**Activity**
The answer must be an exact reprint of the lines from the one with "genus: Crax" through the final line of the data, with no pictures included.

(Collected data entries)
•••••

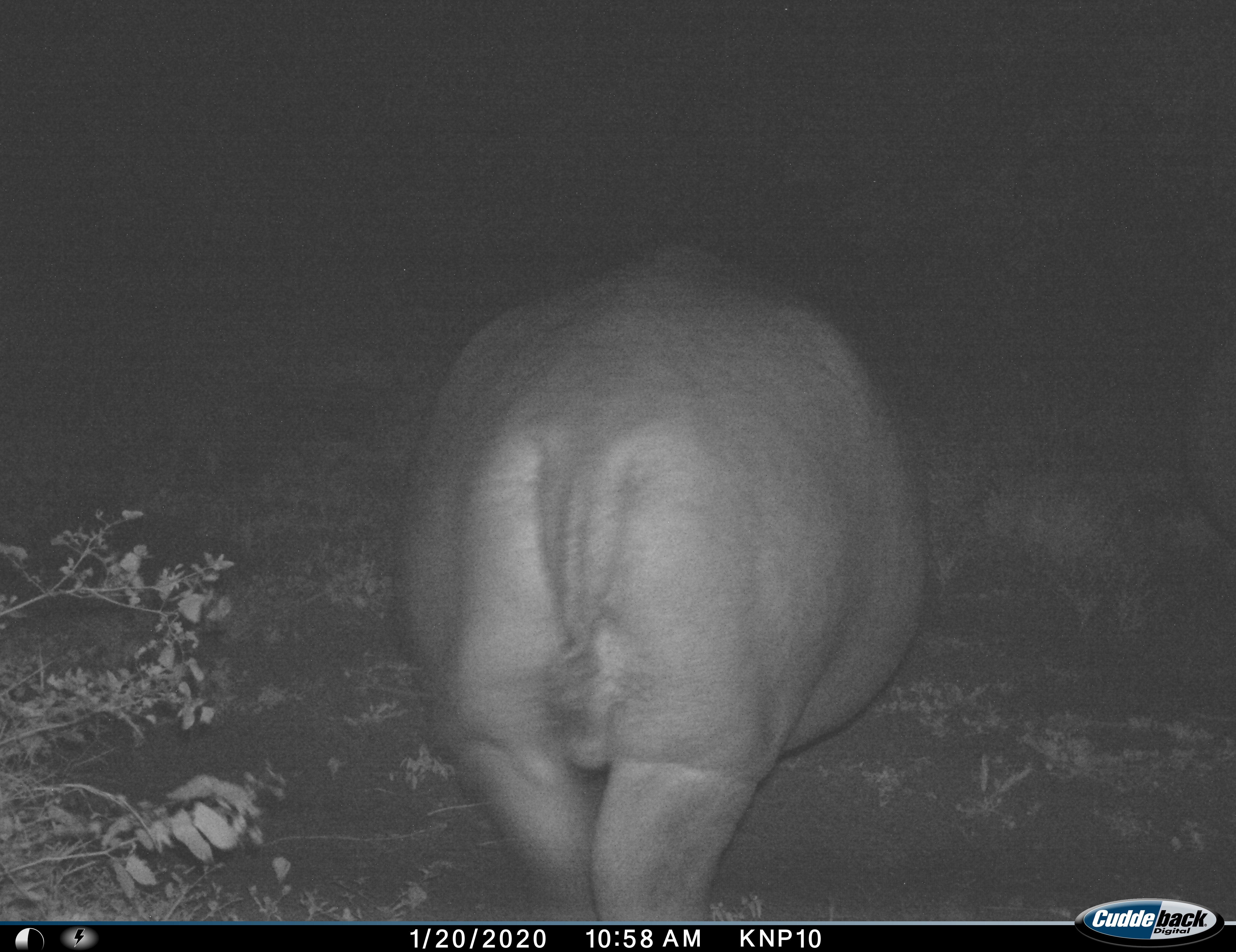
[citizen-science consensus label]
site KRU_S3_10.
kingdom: Animalia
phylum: Chordata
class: Mammalia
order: Artiodactyla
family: Hippopotamidae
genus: Hippopotamus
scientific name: Hippopotamus amphibius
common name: hippopotamus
Hippopotamus (Hippopotamus amphibius), count 1. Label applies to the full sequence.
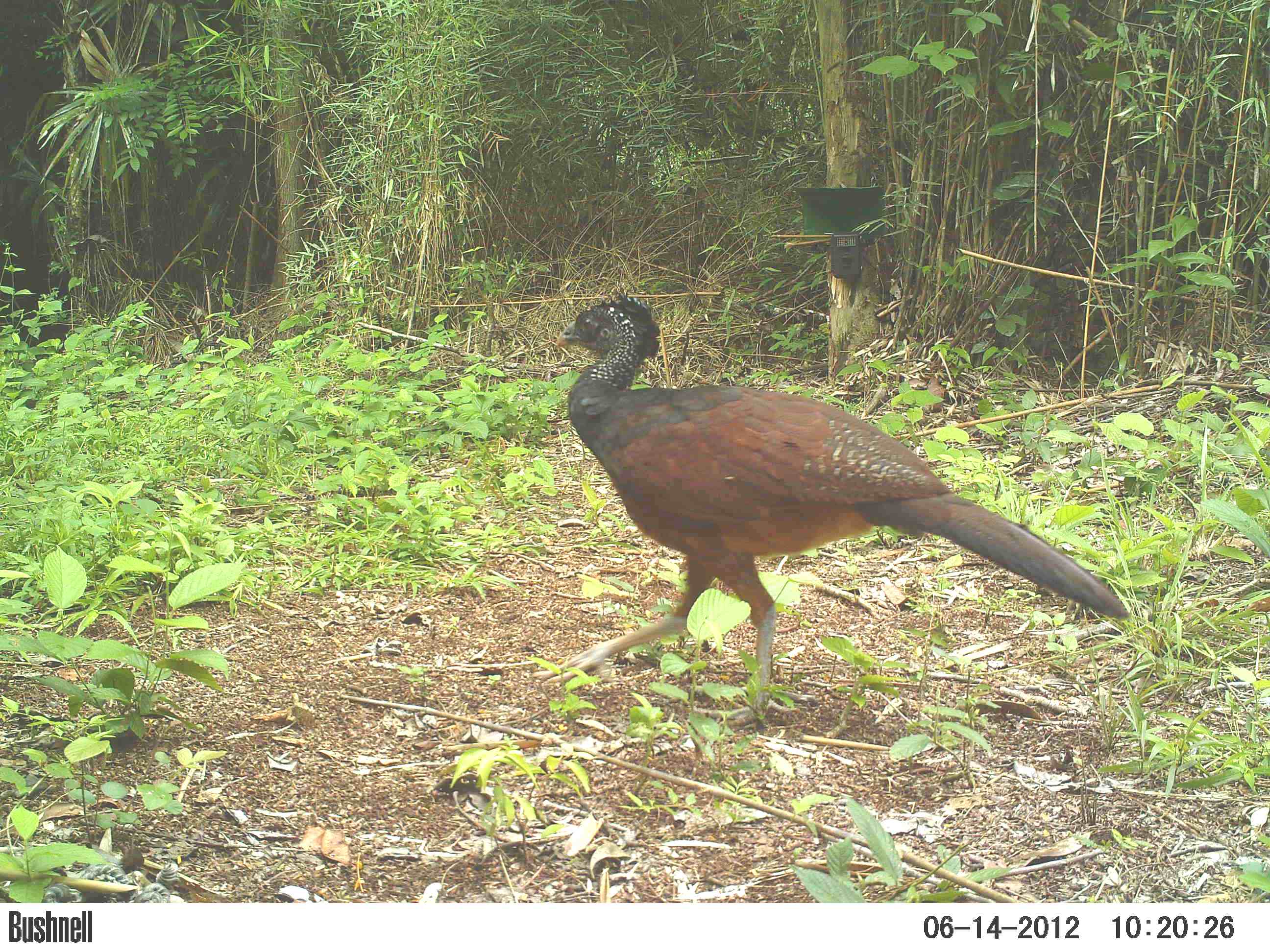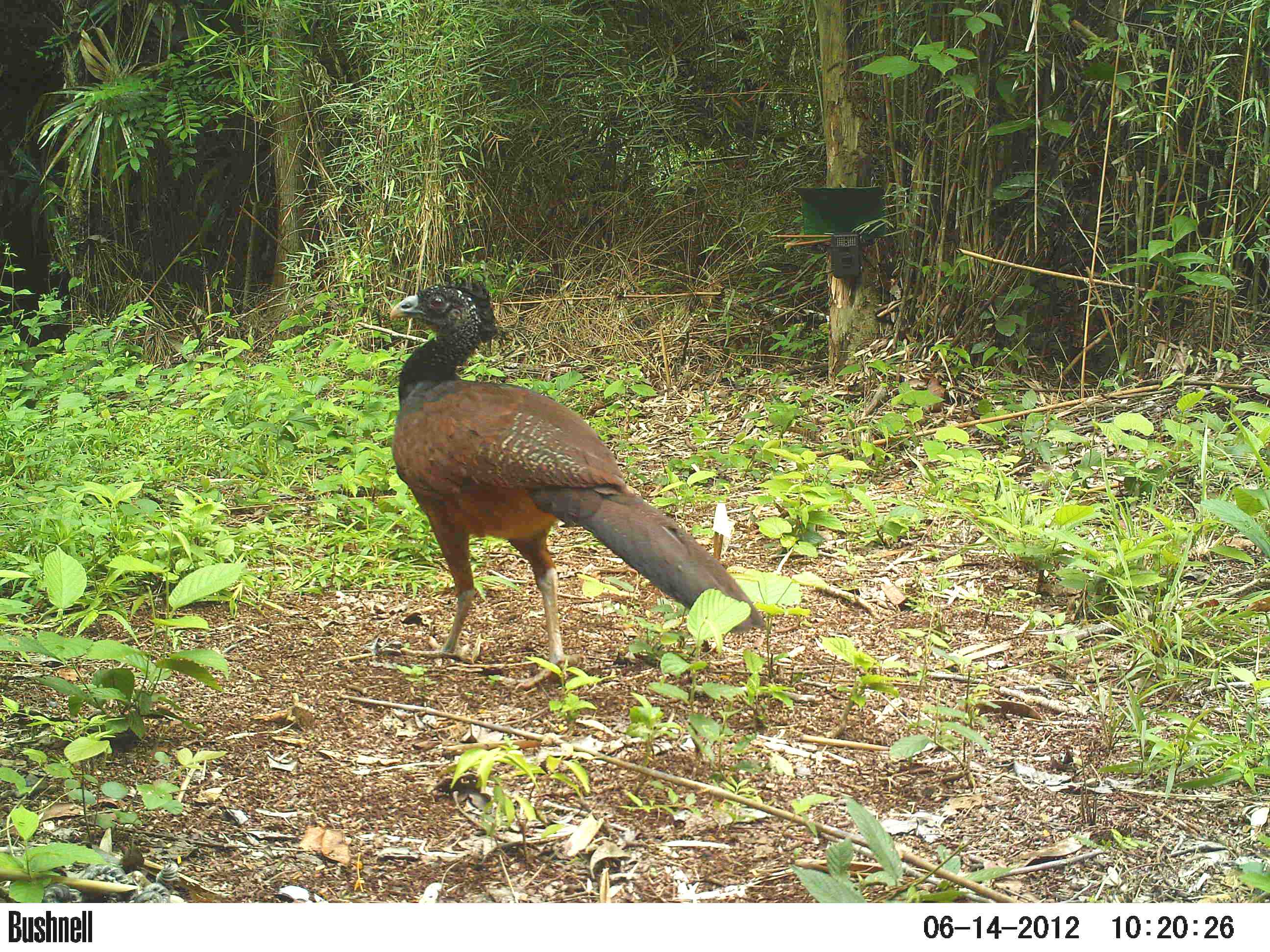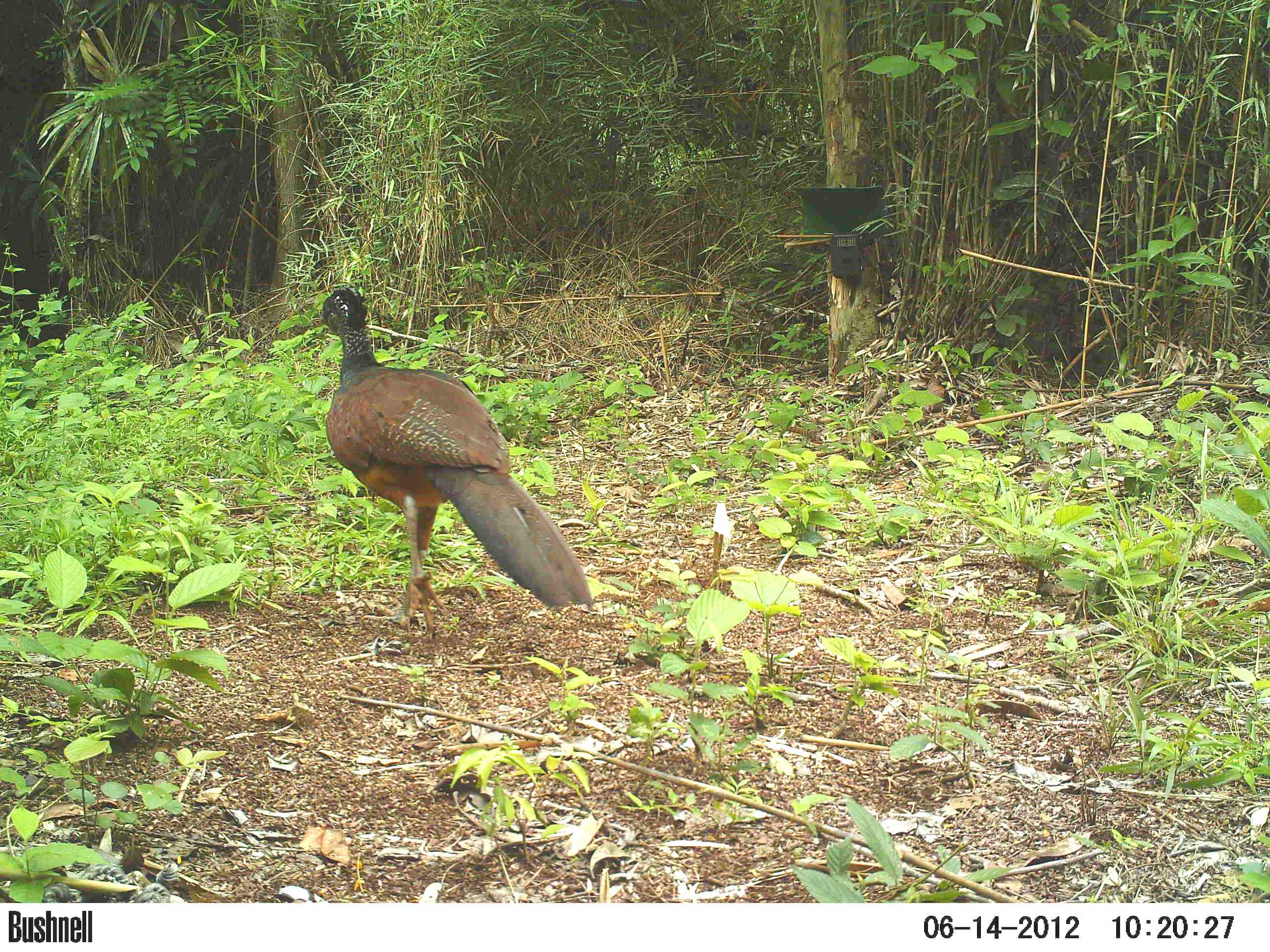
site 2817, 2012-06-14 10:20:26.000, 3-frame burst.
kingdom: Animalia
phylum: Chordata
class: Aves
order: Galliformes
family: Cracidae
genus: Crax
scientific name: Crax rubra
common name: great curassow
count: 1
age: adult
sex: female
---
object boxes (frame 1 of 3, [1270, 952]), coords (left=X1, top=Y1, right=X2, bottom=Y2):
crax rubra: (left=528, top=291, right=1131, bottom=727)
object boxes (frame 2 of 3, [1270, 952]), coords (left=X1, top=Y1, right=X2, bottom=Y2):
crax rubra: (left=386, top=272, right=765, bottom=690)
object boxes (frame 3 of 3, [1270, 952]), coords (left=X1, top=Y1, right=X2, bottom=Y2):
crax rubra: (left=315, top=285, right=594, bottom=639)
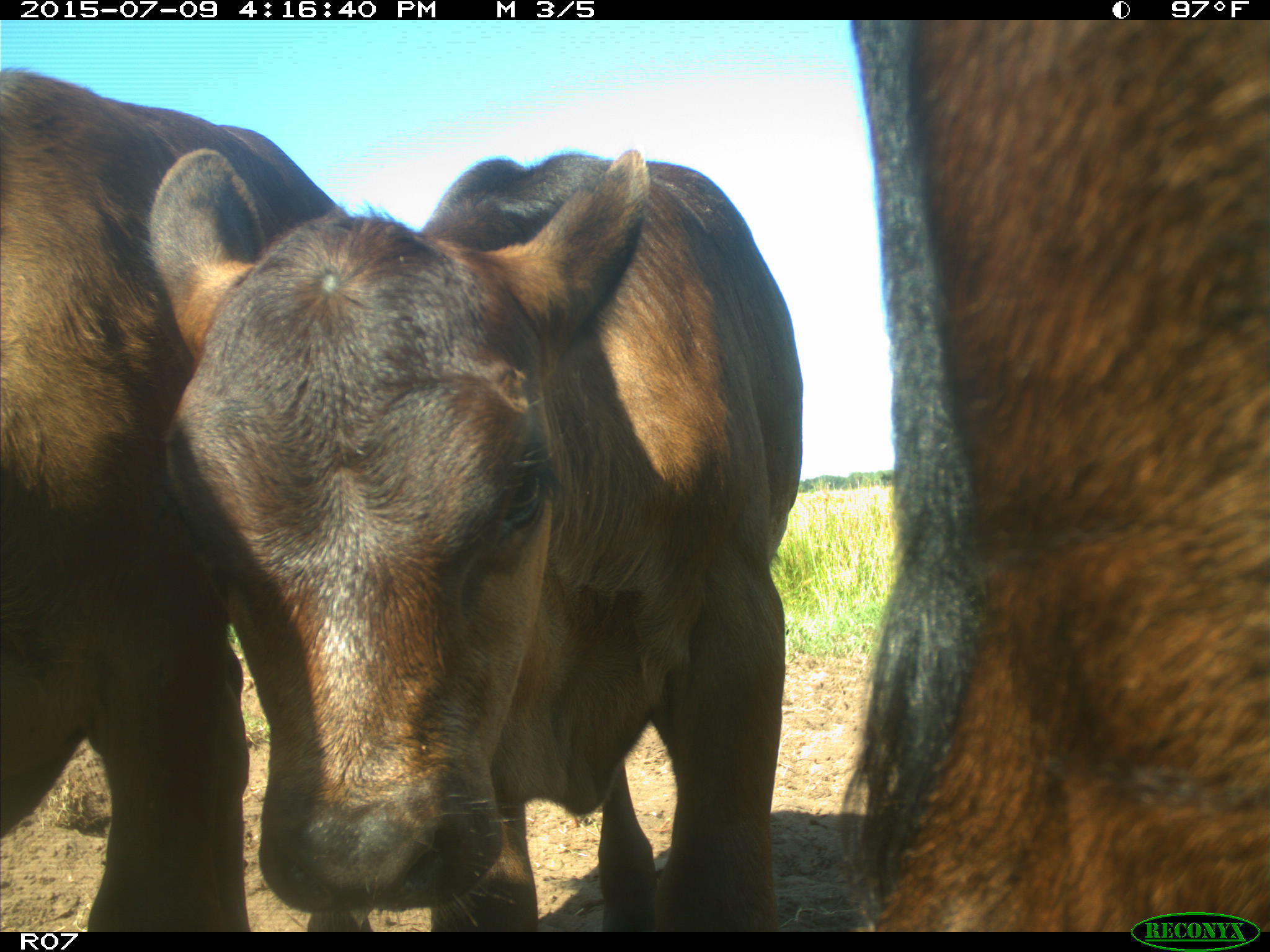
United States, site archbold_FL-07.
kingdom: Animalia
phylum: Chordata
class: Mammalia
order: Artiodactyla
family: Bovidae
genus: Bos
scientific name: Bos taurus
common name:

•••••

**Solution**
genus: Crax
scientific name: Crax rubra
common name: great curassow
count: 1
age: adult
sex: female
---
object boxes (frame 1 of 3, [1270, 952]), coords (left=X1, top=Y1, right=X2, bottom=Y2):
crax rubra: (left=528, top=291, right=1131, bottom=727)
object boxes (frame 2 of 3, [1270, 952]), coords (left=X1, top=Y1, right=X2, bottom=Y2):
crax rubra: (left=386, top=272, right=765, bottom=690)
object boxes (frame 3 of 3, [1270, 952]), coords (left=X1, top=Y1, right=X2, bottom=Y2):
crax rubra: (left=315, top=285, right=594, bottom=639)
United States, site archbold_FL-07.
kingdom: Animalia
phylum: Chordata
class: Mammalia
order: Artiodactyla
family: Bovidae
genus: Bos
scientific name: Bos taurus
common name:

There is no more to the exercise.